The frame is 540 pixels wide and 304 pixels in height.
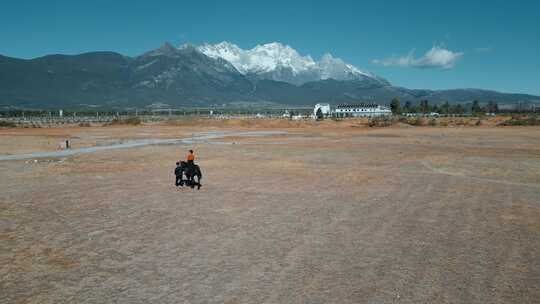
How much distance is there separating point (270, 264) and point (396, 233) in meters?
4.17

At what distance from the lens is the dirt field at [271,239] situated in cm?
834

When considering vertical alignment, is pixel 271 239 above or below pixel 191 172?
below

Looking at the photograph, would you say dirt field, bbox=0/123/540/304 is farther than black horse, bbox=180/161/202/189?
No

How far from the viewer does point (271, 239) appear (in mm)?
11648

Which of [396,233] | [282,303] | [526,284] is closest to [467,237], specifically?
[396,233]

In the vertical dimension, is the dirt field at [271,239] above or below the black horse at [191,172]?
below

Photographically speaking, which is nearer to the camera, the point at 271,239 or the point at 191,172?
the point at 271,239

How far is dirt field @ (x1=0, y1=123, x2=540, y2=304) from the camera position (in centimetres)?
834

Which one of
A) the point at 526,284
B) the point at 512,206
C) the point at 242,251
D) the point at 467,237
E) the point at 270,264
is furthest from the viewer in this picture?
the point at 512,206

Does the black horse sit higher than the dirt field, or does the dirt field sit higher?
the black horse

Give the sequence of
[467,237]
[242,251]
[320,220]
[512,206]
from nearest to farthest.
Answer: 1. [242,251]
2. [467,237]
3. [320,220]
4. [512,206]

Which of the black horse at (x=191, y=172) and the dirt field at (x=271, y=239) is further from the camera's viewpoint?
the black horse at (x=191, y=172)

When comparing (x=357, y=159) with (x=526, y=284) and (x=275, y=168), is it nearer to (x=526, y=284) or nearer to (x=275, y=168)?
(x=275, y=168)

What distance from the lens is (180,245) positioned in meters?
11.1
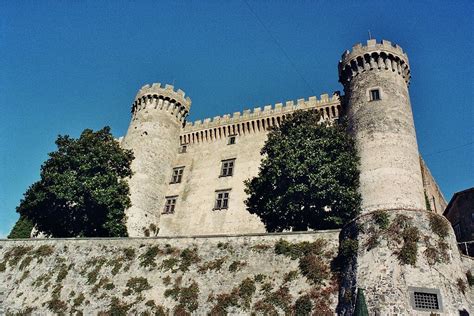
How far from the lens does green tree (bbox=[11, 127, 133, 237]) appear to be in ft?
99.7

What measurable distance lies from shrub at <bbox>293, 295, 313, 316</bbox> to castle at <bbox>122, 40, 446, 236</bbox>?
10332mm

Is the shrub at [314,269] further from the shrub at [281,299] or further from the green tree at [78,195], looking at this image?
the green tree at [78,195]

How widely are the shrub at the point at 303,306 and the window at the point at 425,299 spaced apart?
164 inches

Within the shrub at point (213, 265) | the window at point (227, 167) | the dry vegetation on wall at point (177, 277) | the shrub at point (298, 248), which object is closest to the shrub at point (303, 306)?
the dry vegetation on wall at point (177, 277)

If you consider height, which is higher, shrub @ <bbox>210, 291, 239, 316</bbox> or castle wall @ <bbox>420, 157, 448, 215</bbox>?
castle wall @ <bbox>420, 157, 448, 215</bbox>

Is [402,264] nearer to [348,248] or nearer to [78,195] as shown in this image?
[348,248]

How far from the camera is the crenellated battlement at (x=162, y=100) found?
42031mm

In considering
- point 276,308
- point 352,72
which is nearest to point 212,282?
point 276,308

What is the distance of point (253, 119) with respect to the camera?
3972cm

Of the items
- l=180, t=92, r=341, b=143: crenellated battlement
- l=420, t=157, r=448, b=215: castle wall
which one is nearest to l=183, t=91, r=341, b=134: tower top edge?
l=180, t=92, r=341, b=143: crenellated battlement

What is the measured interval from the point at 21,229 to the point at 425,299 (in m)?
39.9

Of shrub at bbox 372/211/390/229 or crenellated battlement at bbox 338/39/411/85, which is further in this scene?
crenellated battlement at bbox 338/39/411/85

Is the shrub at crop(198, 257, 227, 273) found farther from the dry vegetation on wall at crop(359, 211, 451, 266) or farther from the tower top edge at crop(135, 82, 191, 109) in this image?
the tower top edge at crop(135, 82, 191, 109)

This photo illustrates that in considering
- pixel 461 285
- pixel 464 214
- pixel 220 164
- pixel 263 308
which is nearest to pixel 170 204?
pixel 220 164
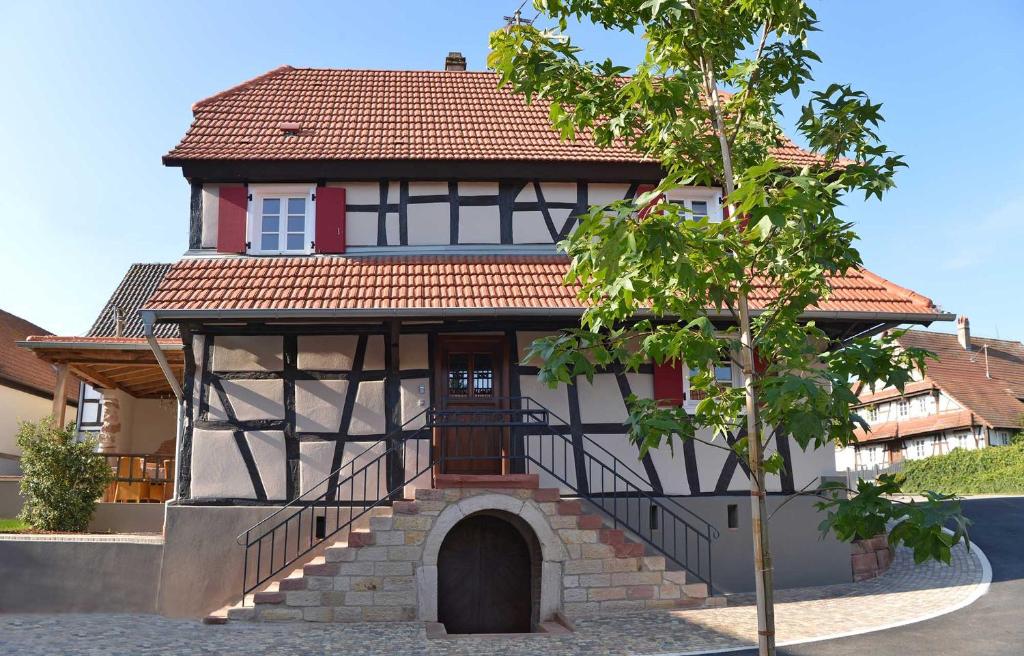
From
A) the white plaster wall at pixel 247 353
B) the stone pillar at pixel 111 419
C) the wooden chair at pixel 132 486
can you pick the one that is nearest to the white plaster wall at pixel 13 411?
the stone pillar at pixel 111 419

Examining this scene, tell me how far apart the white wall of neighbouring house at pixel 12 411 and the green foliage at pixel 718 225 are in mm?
21463

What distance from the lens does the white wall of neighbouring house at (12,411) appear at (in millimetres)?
23172

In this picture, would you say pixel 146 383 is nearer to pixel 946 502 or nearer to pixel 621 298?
pixel 621 298

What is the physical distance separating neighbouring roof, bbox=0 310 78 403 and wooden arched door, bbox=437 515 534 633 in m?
17.0

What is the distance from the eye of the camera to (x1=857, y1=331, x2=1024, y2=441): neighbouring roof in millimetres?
31219

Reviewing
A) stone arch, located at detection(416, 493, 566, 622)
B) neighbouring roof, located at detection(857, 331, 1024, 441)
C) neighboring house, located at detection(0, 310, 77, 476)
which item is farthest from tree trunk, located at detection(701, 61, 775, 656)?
neighbouring roof, located at detection(857, 331, 1024, 441)

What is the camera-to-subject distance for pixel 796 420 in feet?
15.1

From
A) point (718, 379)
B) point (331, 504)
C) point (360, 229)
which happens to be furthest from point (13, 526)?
point (718, 379)

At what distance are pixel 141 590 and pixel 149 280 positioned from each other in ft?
40.9

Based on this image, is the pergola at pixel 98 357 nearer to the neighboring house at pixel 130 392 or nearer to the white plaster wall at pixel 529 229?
the neighboring house at pixel 130 392

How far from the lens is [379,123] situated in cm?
1387

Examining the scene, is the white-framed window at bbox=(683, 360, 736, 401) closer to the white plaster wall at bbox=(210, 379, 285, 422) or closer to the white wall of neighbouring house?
the white plaster wall at bbox=(210, 379, 285, 422)

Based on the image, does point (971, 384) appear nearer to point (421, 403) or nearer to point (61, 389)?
point (421, 403)

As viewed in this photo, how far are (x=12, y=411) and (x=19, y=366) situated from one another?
5.57ft
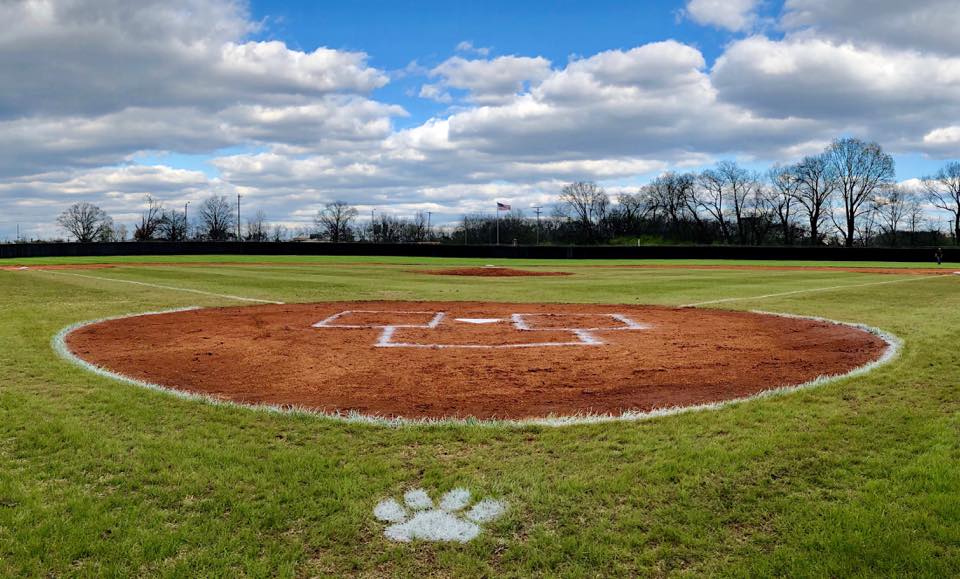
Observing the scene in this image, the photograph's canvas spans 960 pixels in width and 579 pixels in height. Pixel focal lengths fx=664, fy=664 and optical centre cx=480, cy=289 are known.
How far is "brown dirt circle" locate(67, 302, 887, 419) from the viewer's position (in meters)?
5.65

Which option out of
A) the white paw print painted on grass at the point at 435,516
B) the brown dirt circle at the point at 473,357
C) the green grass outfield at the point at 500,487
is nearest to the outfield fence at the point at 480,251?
the brown dirt circle at the point at 473,357

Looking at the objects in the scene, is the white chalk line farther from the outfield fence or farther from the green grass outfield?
the outfield fence

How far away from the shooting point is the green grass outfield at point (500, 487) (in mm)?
3053

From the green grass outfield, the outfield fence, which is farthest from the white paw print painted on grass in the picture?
the outfield fence

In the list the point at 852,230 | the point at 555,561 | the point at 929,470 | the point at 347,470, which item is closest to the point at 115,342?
the point at 347,470

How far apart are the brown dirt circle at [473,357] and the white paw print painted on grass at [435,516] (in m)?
1.50

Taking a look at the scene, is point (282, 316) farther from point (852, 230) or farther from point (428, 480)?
point (852, 230)

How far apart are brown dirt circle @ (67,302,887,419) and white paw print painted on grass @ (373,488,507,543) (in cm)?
150

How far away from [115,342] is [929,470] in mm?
8584

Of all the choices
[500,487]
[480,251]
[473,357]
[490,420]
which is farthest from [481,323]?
[480,251]

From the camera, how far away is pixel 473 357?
7.57 meters

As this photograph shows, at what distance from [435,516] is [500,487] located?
0.45 meters

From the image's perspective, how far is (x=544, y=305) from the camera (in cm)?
1364

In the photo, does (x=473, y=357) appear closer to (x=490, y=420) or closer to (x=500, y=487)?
(x=490, y=420)
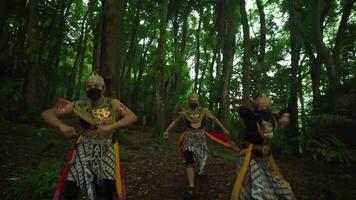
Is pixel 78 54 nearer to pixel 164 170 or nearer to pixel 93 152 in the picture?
pixel 164 170

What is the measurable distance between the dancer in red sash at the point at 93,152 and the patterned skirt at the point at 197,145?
3599mm

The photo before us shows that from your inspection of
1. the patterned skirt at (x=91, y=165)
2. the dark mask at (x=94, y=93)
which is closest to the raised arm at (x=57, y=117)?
the dark mask at (x=94, y=93)

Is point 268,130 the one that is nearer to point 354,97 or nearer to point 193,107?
point 193,107

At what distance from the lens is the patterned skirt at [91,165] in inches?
192

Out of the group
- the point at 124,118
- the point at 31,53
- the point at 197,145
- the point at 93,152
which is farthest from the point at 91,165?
the point at 31,53

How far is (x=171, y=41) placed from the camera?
29859 mm

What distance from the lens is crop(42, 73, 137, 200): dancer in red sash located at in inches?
191

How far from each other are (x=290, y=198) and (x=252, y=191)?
Answer: 2.30 ft

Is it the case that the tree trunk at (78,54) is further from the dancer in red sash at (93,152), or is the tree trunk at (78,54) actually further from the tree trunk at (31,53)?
the dancer in red sash at (93,152)

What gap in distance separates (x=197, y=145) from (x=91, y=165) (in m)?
4.04

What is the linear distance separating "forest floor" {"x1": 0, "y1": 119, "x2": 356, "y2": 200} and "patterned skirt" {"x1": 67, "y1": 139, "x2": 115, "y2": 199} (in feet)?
8.01

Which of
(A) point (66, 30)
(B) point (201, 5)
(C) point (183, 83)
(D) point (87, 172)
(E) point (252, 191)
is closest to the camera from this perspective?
(D) point (87, 172)

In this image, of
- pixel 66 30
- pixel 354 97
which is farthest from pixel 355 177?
pixel 66 30

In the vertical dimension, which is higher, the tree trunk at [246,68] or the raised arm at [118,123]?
the tree trunk at [246,68]
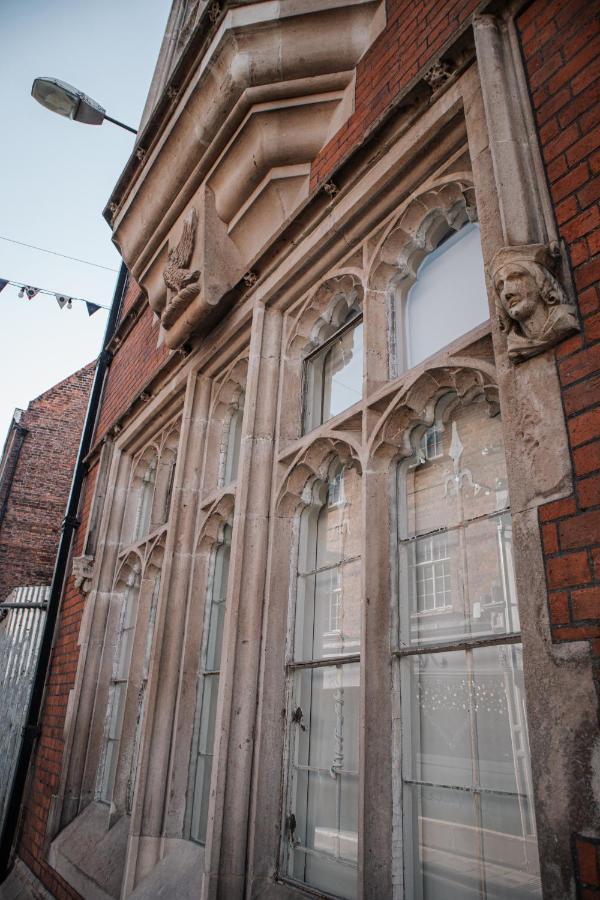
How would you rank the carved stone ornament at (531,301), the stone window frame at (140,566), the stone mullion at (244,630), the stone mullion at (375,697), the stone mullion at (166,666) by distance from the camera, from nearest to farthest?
the carved stone ornament at (531,301) → the stone mullion at (375,697) → the stone mullion at (244,630) → the stone mullion at (166,666) → the stone window frame at (140,566)

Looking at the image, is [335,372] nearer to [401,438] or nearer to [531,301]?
[401,438]

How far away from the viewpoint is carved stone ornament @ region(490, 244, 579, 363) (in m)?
1.69

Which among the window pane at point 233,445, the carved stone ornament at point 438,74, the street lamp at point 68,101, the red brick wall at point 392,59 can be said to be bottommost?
the window pane at point 233,445

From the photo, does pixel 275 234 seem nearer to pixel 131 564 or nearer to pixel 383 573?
pixel 383 573

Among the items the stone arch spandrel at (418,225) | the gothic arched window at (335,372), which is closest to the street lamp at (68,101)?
the gothic arched window at (335,372)

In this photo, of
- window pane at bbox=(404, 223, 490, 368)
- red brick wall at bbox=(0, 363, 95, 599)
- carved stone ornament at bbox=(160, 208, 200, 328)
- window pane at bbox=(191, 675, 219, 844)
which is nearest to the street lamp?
carved stone ornament at bbox=(160, 208, 200, 328)

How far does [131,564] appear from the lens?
17.3ft

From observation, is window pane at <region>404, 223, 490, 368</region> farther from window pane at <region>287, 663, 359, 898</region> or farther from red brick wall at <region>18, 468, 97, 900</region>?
red brick wall at <region>18, 468, 97, 900</region>

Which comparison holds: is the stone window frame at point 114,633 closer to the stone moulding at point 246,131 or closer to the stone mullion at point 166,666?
the stone mullion at point 166,666

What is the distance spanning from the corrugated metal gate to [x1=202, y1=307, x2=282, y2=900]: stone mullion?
4277 millimetres

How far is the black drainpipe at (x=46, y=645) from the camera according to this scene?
18.3 ft

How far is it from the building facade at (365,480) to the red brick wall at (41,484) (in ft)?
29.1

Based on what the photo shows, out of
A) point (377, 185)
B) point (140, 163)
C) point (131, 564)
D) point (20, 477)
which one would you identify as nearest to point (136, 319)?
point (140, 163)

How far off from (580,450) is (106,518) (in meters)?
4.83
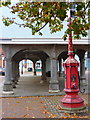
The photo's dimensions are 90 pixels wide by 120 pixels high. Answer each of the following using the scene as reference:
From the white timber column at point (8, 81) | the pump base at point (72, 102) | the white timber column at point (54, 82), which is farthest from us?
the white timber column at point (54, 82)

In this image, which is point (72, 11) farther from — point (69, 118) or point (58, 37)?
point (58, 37)

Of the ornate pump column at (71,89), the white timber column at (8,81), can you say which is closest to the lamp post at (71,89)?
the ornate pump column at (71,89)

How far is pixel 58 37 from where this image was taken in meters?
14.3

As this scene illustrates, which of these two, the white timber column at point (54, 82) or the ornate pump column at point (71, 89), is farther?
the white timber column at point (54, 82)

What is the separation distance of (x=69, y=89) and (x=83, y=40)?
652 centimetres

· · ·

▶ **Goal**:
With pictures omitted, copy exactly the lines from the one containing "How far does [131,564] appear from the lens?" through the final line of the listing, both included.

▶ **Response for this exercise**:
How far does [131,564] appear from the lens?
17.3ft

From observation, is window pane at <region>404, 223, 490, 368</region> farther from window pane at <region>287, 663, 359, 898</region> or farther from red brick wall at <region>18, 468, 97, 900</region>?
red brick wall at <region>18, 468, 97, 900</region>

Which comparison holds: is the stone window frame at point 114,633 closer to the stone moulding at point 246,131 or closer to the stone mullion at point 166,666?
the stone mullion at point 166,666

What is the distance spanning from the corrugated metal gate to [x1=202, y1=307, x2=282, y2=900]: stone mullion?
4277 millimetres

How far is the black drainpipe at (x=46, y=645) from the camera according to this scene?
18.3 ft

How far is it from the building facade at (365,480) to the red brick wall at (41,484) (in ft)?
29.1

Based on what the photo shows, out of
A) point (377, 185)
B) point (140, 163)
C) point (131, 564)
D) point (20, 477)
which one would you identify as nearest to point (136, 319)?
point (140, 163)

How far off from (580,450) is (106,518) (in meters)?
4.83
The photo's dimensions are 90 pixels wide by 120 pixels high. Answer each of the following using the scene as reference:
From the white timber column at point (8, 81) | the pump base at point (72, 102) | the white timber column at point (54, 82), which is farthest from us?
the white timber column at point (54, 82)

In this image, which is point (72, 11) farther from — point (69, 118) or point (58, 37)?
point (58, 37)

Of the ornate pump column at (71,89), the white timber column at (8,81), can you say which is closest to the lamp post at (71,89)?
the ornate pump column at (71,89)

How far is pixel 58 37 from where this image was taken in meters?
14.3

As this scene illustrates, which of these two, the white timber column at point (54, 82) or the ornate pump column at point (71, 89), is farther?
the white timber column at point (54, 82)

What is the separation distance of (x=69, y=89) and (x=83, y=40)?
652 centimetres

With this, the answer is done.